EDUCATION
EQUAL OPPORTUNITY FOR ALL
Pre-school should be a right, not a privilege - Federal government should work with states and municipalities to establish universal pre-school, and also provide vouchers for parents in areas without public pre-school.
Defend and expand the rights of transgender, gender non-conforming, and intersex students - Even without schools and other public institutions discriminating against them, life for LGBTQI youth is often a struggle. Schools should be safe havens for all students.
Equalize public school funding across municipalities - This is a thorny issue, but solving it would get to the heart of one of the most fundamental sources of American inequality. Underprivileged children are systemically left behind due to our system of local property taxes being used to fund federally-mandated public education. But while local governments control public schools, the federal government has leverage over enough funding to determine much education policy on a national level (see “No Child Left Behind”, which used this power to impose nationwide standardized tests and failed to prevent many children from being left behind). Equalized funding across districts would involve incentivizing states to establish combined funding pools or matching districts together in a sort of “Sister Districts” program.* It is no coincidence that the poorest districts in New Jersey are where people of color live. I consider policies to equalize public school funding to be part of the collective reparations necessary to compensate for decades of official discrimination in housing policy and real estate markets (known as "redlining").

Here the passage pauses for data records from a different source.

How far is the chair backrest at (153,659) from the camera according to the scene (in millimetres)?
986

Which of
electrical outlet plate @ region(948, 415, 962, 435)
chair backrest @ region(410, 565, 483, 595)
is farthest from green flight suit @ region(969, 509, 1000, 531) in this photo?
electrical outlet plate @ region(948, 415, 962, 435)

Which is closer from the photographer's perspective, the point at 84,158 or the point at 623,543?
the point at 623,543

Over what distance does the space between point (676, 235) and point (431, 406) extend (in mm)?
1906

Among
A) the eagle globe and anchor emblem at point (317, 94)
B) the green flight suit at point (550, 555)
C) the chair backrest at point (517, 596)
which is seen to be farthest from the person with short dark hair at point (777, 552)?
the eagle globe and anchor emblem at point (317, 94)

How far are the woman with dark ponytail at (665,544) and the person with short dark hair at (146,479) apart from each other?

Free college education - Higher education should be available to all who seek it.
Expand student loan debt forgiveness programs - People who use their education and become good citizens should not be saddled with debt for the rest of their lives. If elected, I would immediately sign on as a co-sponsor to HR 2366, the "Discharge Student Loans in Bankruptcy Act", because our bankruptcy laws should treat student loan debt like any other debt.

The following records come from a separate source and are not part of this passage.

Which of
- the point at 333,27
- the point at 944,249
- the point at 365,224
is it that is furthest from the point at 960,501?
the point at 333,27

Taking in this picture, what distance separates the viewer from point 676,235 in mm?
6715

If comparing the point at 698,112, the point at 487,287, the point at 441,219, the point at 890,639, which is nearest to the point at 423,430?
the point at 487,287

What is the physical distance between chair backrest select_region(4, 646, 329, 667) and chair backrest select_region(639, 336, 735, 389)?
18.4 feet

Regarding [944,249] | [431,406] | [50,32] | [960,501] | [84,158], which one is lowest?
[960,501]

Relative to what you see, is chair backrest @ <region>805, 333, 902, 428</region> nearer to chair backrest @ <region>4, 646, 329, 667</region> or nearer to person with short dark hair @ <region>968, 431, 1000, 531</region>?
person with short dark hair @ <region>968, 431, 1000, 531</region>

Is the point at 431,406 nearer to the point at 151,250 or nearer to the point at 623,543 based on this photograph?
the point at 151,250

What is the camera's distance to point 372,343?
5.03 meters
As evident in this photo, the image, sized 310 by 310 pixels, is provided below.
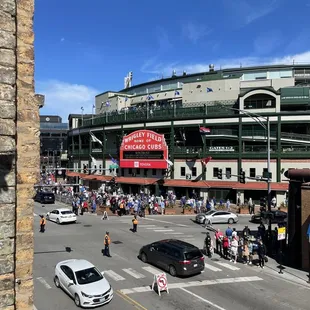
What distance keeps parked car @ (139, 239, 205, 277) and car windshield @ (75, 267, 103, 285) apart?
4699 mm

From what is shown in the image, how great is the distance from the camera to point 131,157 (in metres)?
54.3

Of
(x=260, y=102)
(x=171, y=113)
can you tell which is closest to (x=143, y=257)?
(x=260, y=102)

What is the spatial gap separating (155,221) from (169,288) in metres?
19.6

Fight back against attacks on public sector unions - Teachers should be well compensated and supported in the classroom. They have every right to organize collectively.

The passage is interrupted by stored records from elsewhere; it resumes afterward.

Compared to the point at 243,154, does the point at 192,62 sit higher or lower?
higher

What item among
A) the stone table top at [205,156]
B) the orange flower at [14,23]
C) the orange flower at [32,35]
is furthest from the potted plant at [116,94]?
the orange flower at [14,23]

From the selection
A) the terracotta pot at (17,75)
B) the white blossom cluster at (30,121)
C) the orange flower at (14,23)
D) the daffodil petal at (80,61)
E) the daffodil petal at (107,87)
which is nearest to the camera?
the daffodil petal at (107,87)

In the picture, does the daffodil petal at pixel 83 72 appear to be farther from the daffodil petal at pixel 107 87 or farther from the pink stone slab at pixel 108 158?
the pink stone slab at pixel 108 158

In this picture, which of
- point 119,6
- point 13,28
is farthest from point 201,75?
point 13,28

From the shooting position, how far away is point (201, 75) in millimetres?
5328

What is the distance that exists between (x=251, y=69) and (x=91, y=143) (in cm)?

*If every poor community were paired with a nearby rich community (or more than one), with a significant portion of its annual budget covered by tax-payers in the wealthier community, it would not only improve education in the poorer district, but also serve to foster real bonds between students and faculty in each district and between those two communities in general. Detractors would find it hard to oppose such arrangements because the consequences of ending them would be born by specific children, likely in a neighboring community, not generic “poor people” considered in the abstract.